TEXTO FORNECIDO
<<<<

Consuelo
Sou a campeã das histórias fabulosas da minha família, na atual geração. O episódio vitorioso, "Trança e Coque", está aí ao lado, no arquivo, em julho de 2007. Isso, inclusive, é genético, não sei se histórias estranhas acontecem conosco ou se temos um jeito especial de contá-las e, aumentando-as com detalhes hilários e nem sempre verossimilhantes, admito, temos a fama de bons contadores de histórias. Um dos tios de meu pai assumia isso numa boa e costumava dizer:
– Quem manda a verdade ser sem graça?
Mas, no fundo, acho que temos um sentido especial para a atração de duas coisas: o “episódio metonímico”, que acontece com todo mundo e com que todos se identificam, e as pessoas meio loucas que vivem por aí e se aproximam dos incautos.
Quando contamos histórias dentro dessa equação, fazemos o maior sucesso. Um amigo disse outro dia que somos uma “família narrativa”. Adorei isso!
Pois bem: vocês sabem que sou duplamente sócia de minha irmã Débora – neste blog, no qual ela é a diretora do Departamento de Digitação e Marketing, cargo essencial e necessário à periodicidade e à organização geral, e num curso de português para o vestibular, em que ela é tudo, porque sou muito atrapalhada e, se não fosse ela, como ela mesma diz o tempo todo, “essa empresa não iria para frente”. Basta dizer que, no último feriadão da Semana Santa, minha tia Eugênia telefonou, perguntando se eu queria viajar com ela e eu, sem nem me lembrar da aula, disse-lhe que sim, que adoraria ir com ela. A felicidade foi que na quinta-feira, “en passant”, eu disse a Debe:
− Amanhã, vou viajar com tia Gena.
− Você está louca? E a nossa aula?
Tive que ligar e dizer que não podia viajar, e a pobre da Debe passou uma semana se queixando de que o curso fica nas costas dela, que a empresa assim não não vai para frente etc. etc. etc...
A coitada organiza tudo, faz todas as compras, fica toda nervosa e eu, meio zonza, só agradeço e dou minhas aulas.
Um dia lhe confessei que gostaria de ajudar mais nas complicações empresariais e familiares, e ela exclamou:
− E tua vida é refresco, mulher?
Na semana passada, aperreada para terminar logo de preparar minhas fichas para o dia seguinte, derrubei a caixa de grampos, que se espalharam pela sala inteira. Apanhei tudo bem direitinho, mas eles cresceram e se multiplicaram quando se partiram e não couberam na caixinha de volta, apesar de minhas tentativas. Quando cheguei em casa, telefonei logo para Debe:
− Debe, tenho um crime para confessar: derrubei a caixa de grampos, novinhos em folha, que você comprou e não consegui botar de volta... Você me perdoa?

>>>>

TAREFAS
**1.** Responda com base no texto sobre as histórias da família, marcando cada resposta com a mesma letra:
(a) Qual é o título do episódio vitorioso e em que mês e ano ele está no arquivo?
(b) Qual cargo Débora ocupa no blog?
(c) Quem telefonou no feriadão da Semana Santa com o convite para viajar?
**2.** Dê continuidade ao texto sobre as histórias da família a partir da última frase apresentada.

TRECHO DE ORIGEM

<<<<

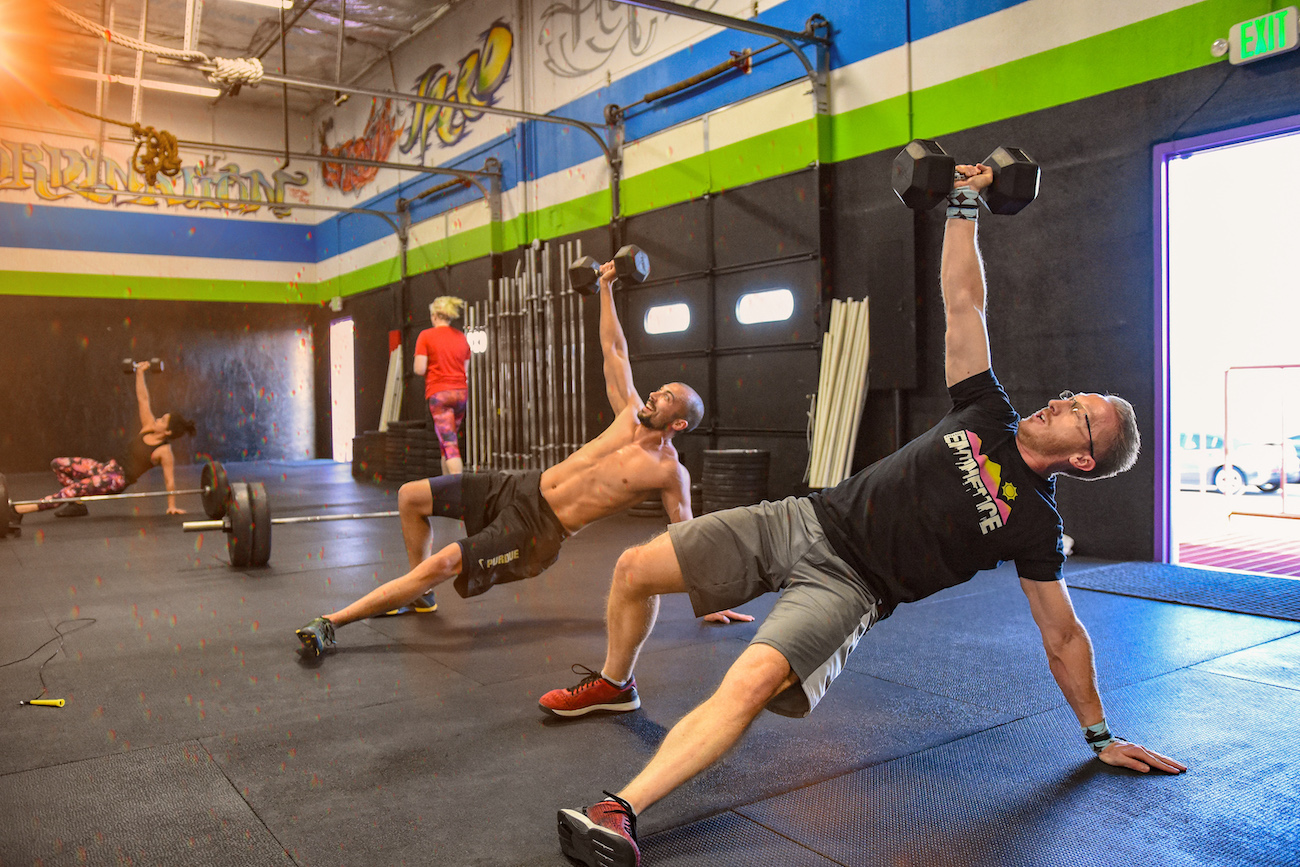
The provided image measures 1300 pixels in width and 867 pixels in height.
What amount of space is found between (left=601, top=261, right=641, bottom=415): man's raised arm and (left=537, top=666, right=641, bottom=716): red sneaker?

>>>>

RESPOSTAS ESCRITAS
**1.**
(a) "Trança e Coque", em julho de 2007.
(b) Diretora do Departamento de Digitação e Marketing.
(c) A tia Eugênia.

**2.**
− Se não fosse eu, o que seria dessa empresa, meu Deus, ela exclamou, rindo. E, no dia seguinte, quando cheguei ao curso, estava tudo arrumado e perfeito, como ela gosta.
Débora tem um senso de humor ácido, franco e muito engraçado e sai com cada tirada... Foi dela o diagnóstico de que minha casa é uma “mundiça sem remédio” (no arquivo ao lado, em abril de 2008, "Chá de rolha - 10"), descrição competente e irretocável, vale a pena frisar.
Há algumas semanas, no nosso curso, sistematicamente, começamos a receber ligações de um homem procurando Consuelo. Nossa empresa recém-nascida não tem secretária e, toda vez que o telefone toca, uma de nós ou meu filho Daniel, que nos dá uma mão com as cópias das apostilas, tinha que largar o que estava fazendo para dizer:
− Aqui não há nenhuma Consuelo, foi engano.
Nossos alunos já estavam achando graça quando o telefone tocava e eu dizia, antes de sair da sala:
− Coitado! O bichinho ainda não encontrou Consuelo...
Aí, quarta-feira, aproveitando que era Débora que estava na sala, expliquei melhor:
− Senhor, por favor, já dissemos várias vezes, aqui é um curso de português; há pelo menos dois anos, esse telefone não é mais de Consuelo...
− Desculpe − do outro lado, o homem respondeu.
Desliguei o telefone. Daí a pouco, o telefone volta a tocar:
− Alô! – eu disse, já irritada.
− Desculpe, eu liguei antes, acho que há algum problema no dial do meu aparelho; sem querer, liguei de novo, desculpe, não sou do mal, desculpe...
− Tudo bem, respondi e desliguei de novo.
Aí o telefone tocou de novo. Eu nunca pensei que seria o órfão de Consuelo novamente, achei que fosse outra pauta...
− Alô?!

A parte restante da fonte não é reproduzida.